Die meisten Experten gehen davon aus, dass die Kosten für die Pflege im Krankenhaus künftig steigen werden: infolge einer „deutlich zu verbessernden  Personalausstattung“ und eines Anstiegs der Vergütung. Denn die Nachfrage an Pflegekräften werde das Angebot deutlich übersteigen. Bleibt die Frage, wie viel Zeit eine Umstellung der Finanzierung in Anspruch nehmen wird. Das DRG-System mit seinem detaillierten modularen Kostenansatz eignet sich sehr gut für eine solche Umstellung, da die Pflege relativ leicht kostenrechnerisch herausgelöst werden kann. Insofern
könne eine Umstellung relativ kurzfristig erfolgen.

Zu welchen Fehlanreizen führt das DRG-System heute?

In einem unterfinanzierten System wie dem Krankenhauswesen erhöhen die unterschiedlichen Gewinnmargen der Fallpauschalen den Druck, möglichst rentable DRGs abzurechnen und bei den Fixkosten zu sparen. Die Politik hat diesen Kosten- und Preiswettbewerb in Gang gesetzt. Sie hat die Augen davor verschlossen, dass eine primär betriebswirtschaftliche Kostenkalkulation zwangsläufig zu mehr Leistungsverdichtung und Personalknappheit führt. In einem Dienstleistungssektor, bei dem der Personalkostenanteil bis zu 70 Prozent der Betriebskosten ausmacht, reagieren viele Krankenhäuser auf veränderte Entgelte für Krankenhausleistungen vor allem mit Personalabbau.

Ist der geplante Umbau der Krankenhausfinanzierung sinnvoll?
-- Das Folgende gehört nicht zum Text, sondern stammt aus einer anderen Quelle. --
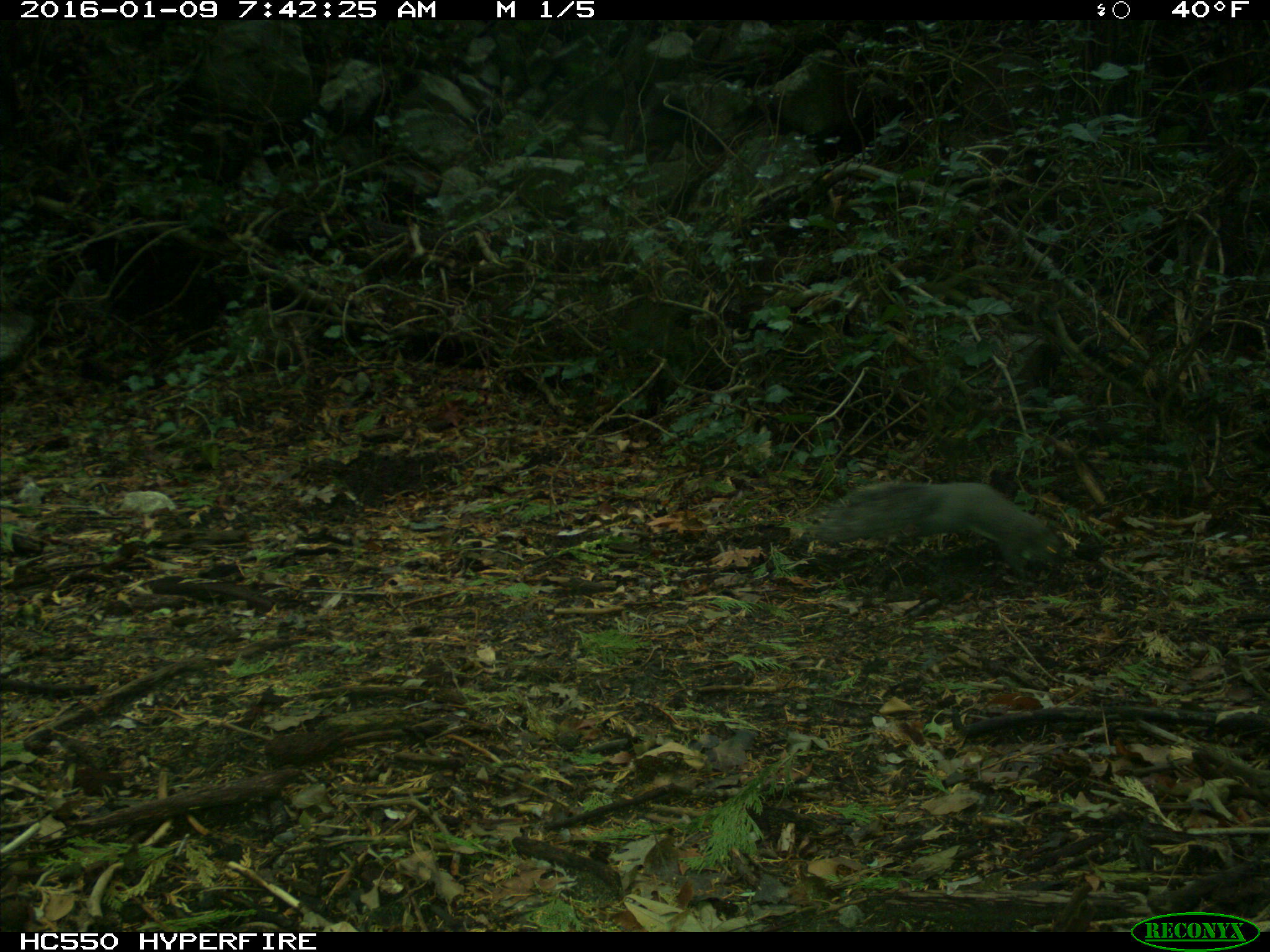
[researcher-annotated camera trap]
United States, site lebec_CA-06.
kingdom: Animalia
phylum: Chordata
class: Mammalia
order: Rodentia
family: Sciuridae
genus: Sciurus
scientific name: Sciurus carolinensis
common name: eastern gray squirrel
Sciurus carolinensis (eastern gray squirrel).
Grundsätzlich ja, denn mit der geplanten Umstellung der Krankenhausvergütung wird die bisherige Logik des DRG-Systems durchbrochen. Die Politik muss sich aber auch mit dem Kalkulationsprinzip befassen, also mit der Ermittlung des Preises anhand von Durchschnittskosten. Damit ist eine potenziell ruinöse und letztlich versorgungsgefährdende Kostensenkungsspirale in Gang gesetzt worden. Insofern können die angekündigten Maßnahmen nur ein Anfang sein.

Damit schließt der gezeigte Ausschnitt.